Skills Reference
Skills are reusable capabilities that unlock specialized tools and provide domain-specific knowledge for AI agents. The Data Platform includes five skills for comprehensive data workflows.
Overview
| Skill | Purpose | Tools Unlocked |
|---|---|---|
data_analysis | Query and analyze data with SQL/DuckDB | data_get_schema, data_list_tables, execute_shell |
data_import | Import data from files with atomic operations | data_import, execute_shell |
data_migration | Schema migrations with data transformations | data_alter_table, data_create_tables, data_import, execute_shell |
data_modeling | Design database schemas | data_create_database, data_create_tables, data_alter_table |
data_visualization | Create Vega-Lite dashboards | data_preview_dashboard, data_create_dashboard, data_update_dashboard, data_render_dashboard |
data_analysis
Query and analyze persistent data stores using SQL with DuckDB.
When to Use
- Data is in a persistent data store (created via
data_modeling+data_import) - SQL-based analytics, reusable queries, or data versioning needed
- Complex analytics like window functions, CTEs, or cohort analysis
Recommended Approach
Use native DuckDB in the sandbox via execute_shell for best performance:
import duckdb
# Connect to synced database
con = duckdb.connect('/home/daytona/databases/my_store.duckdb')
# Run any SQL query
result = con.execute('''
SELECT customer_id, SUM(amount) as total
FROM orders
GROUP BY customer_id
ORDER BY total DESC
LIMIT 10
''').fetchdf()
print(result)
Key Features
- Window Functions:
ROW_NUMBER(),LAG(),LEAD(),RANK() - CTEs: Break complex queries into readable parts
- QUALIFY Clause: Filter window function results
- Pivoting: Transform rows to columns
- Multi-database queries: Join across multiple databases
Example: Cohort Analysis
WITH first_purchase AS (
SELECT customer_id, MIN(order_date) as cohort_date
FROM orders GROUP BY customer_id
)
SELECT
DATE_TRUNC('month', fp.cohort_date) as cohort,
DATE_DIFF('month', fp.cohort_date, o.order_date) as months_since,
COUNT(DISTINCT o.customer_id) as customers
FROM orders o
JOIN first_purchase fp ON o.customer_id = fp.customer_id
GROUP BY 1, 2
data_import
Import data from CSV, JSON, Parquet files or inline data with atomic multi-table support.
When to Use
- Loading data from files into data stores
- Batch data updates or refreshes
- ETL workflows with data transformation
Supported Formats
- CSV: Comma-separated values with header row
- JSON: Array of objects or newline-delimited JSON
- Parquet: Columnar format for large datasets
Import Modes
- append: Add new rows to existing data (default)

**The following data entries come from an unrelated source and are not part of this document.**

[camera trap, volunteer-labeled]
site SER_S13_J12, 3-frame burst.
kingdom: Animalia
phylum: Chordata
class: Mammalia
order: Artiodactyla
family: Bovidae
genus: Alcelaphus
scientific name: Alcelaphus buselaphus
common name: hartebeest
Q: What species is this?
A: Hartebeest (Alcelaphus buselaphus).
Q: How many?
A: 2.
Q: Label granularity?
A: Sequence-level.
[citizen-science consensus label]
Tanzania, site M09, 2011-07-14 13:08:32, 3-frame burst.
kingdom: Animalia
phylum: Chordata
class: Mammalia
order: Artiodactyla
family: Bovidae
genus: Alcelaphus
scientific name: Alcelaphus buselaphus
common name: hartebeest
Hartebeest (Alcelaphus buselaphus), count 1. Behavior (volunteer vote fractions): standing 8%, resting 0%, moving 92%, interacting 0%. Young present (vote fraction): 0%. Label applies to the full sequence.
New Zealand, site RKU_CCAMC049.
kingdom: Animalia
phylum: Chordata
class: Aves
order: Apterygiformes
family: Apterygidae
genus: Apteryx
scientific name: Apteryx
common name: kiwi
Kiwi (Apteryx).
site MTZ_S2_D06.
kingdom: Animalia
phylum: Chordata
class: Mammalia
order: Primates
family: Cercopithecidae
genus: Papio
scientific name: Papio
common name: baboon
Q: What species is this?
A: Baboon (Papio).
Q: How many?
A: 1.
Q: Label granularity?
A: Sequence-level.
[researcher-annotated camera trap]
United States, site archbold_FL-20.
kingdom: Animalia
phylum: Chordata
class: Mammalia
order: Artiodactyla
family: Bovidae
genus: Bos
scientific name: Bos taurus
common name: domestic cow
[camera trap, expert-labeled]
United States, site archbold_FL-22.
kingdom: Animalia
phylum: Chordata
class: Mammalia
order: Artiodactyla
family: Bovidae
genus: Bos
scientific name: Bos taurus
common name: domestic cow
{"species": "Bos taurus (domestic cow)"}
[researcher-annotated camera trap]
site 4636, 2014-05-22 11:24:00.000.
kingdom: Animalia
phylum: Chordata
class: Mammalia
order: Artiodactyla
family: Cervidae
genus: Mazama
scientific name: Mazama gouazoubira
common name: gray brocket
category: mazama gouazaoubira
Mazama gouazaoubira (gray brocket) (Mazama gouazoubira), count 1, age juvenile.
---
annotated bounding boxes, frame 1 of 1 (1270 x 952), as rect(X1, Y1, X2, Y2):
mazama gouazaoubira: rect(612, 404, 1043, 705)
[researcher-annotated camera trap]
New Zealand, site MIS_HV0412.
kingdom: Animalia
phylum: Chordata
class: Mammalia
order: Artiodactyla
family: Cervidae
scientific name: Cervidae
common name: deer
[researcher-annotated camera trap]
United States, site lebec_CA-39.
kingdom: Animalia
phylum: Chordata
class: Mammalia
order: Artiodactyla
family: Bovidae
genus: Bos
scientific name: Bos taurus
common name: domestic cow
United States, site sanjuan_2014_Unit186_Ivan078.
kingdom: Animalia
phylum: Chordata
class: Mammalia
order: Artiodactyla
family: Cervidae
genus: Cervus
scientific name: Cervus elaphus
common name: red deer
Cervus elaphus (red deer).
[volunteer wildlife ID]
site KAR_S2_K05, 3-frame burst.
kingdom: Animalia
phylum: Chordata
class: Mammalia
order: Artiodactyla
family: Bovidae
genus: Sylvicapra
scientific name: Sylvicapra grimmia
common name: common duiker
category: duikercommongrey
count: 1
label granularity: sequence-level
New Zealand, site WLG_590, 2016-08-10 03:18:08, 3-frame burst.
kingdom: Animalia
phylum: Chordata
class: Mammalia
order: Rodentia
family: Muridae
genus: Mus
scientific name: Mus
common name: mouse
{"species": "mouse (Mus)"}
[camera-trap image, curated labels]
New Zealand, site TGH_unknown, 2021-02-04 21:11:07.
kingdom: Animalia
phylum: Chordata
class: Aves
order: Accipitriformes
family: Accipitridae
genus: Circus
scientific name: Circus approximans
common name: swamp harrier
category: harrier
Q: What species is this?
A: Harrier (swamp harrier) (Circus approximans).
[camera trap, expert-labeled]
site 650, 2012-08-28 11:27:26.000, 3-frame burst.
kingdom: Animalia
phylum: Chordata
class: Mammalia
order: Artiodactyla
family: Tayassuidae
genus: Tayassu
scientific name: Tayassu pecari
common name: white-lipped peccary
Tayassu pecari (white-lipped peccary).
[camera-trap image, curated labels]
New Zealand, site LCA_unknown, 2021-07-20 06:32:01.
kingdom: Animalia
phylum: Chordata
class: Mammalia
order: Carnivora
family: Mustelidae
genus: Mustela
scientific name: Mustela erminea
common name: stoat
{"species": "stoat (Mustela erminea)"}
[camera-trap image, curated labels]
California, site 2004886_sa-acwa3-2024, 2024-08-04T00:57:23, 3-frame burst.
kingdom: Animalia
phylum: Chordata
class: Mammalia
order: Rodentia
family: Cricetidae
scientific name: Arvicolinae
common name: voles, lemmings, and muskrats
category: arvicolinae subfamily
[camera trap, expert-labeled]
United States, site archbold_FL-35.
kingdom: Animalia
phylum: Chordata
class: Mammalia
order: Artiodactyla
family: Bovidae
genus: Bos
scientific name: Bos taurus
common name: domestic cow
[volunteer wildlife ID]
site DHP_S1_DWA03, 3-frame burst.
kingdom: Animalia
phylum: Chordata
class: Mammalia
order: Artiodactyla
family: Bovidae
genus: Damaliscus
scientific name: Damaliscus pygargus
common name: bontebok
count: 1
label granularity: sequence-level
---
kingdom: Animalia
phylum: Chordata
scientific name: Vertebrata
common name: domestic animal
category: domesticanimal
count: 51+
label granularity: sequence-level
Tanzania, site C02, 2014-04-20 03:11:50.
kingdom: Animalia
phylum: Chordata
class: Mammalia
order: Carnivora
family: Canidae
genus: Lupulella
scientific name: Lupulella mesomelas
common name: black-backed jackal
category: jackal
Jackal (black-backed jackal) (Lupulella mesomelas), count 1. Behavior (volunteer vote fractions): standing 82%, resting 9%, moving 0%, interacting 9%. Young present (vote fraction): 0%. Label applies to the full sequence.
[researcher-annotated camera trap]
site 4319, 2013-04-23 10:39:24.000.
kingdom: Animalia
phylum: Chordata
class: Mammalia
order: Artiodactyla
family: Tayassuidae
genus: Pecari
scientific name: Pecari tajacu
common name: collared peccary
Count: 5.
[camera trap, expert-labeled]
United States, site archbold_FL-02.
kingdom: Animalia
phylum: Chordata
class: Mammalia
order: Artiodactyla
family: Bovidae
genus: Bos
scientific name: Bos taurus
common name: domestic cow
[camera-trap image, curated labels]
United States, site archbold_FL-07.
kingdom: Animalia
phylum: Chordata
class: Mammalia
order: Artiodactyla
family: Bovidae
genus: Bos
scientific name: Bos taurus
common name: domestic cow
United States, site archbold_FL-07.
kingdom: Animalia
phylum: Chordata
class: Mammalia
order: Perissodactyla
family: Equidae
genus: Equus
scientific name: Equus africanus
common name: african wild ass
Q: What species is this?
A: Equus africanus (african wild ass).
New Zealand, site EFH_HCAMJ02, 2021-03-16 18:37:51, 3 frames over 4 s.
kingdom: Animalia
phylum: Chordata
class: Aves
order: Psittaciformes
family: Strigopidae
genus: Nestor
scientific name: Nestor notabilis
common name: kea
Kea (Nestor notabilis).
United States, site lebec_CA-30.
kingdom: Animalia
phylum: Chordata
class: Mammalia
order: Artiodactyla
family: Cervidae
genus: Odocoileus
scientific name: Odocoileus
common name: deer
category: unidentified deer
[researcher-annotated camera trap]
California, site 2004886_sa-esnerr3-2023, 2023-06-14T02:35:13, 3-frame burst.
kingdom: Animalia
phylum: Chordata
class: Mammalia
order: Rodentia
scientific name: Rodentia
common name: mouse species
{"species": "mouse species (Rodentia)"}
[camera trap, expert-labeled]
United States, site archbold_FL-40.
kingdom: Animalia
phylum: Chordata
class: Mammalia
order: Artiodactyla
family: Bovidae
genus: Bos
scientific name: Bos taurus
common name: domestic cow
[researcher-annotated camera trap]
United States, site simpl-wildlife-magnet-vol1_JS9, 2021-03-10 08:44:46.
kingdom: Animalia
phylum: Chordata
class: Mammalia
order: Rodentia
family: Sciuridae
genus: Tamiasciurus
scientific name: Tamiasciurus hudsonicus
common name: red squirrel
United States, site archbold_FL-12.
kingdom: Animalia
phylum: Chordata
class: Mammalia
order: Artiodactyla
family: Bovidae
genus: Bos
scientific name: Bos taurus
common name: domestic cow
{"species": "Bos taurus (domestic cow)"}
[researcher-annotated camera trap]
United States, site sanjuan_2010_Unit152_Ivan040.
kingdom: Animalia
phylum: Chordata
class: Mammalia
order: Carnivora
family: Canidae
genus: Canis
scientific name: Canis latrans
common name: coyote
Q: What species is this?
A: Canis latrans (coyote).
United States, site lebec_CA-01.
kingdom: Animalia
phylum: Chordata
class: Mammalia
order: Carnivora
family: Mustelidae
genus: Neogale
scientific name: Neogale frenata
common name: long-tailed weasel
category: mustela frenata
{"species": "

- replace: Clear table before importing
Data Sources
| Source | URI Format | Example |
|---|---|---|
| inline | (data in data field) | Direct JSON array |
| gcs | gs://bucket/path | gs://my-bucket/data.csv |
| url | https://... | https://example.com/data.csv |
| artifact | out/filename | out/cleaned_data.csv |
Column Normalization
When importing, column names are automatically normalized:
Item Type→item_typeOrder-ID→order_id123_count→_123_count
Create table schemas using normalized names.
Example: Multi-Table Import
{
"mode": "replace",
"message": "Monthly data refresh",
"tables": {
"customers": {
"source": "url",
"uri": "https://example.com/customers.csv",
"format": "csv"
},
"orders": {
"source": "gcs",
"uri": "gs://bucket/orders.parquet",
"format": "parquet"
}
}
}
data_migration
Perform schema migrations with data transformations.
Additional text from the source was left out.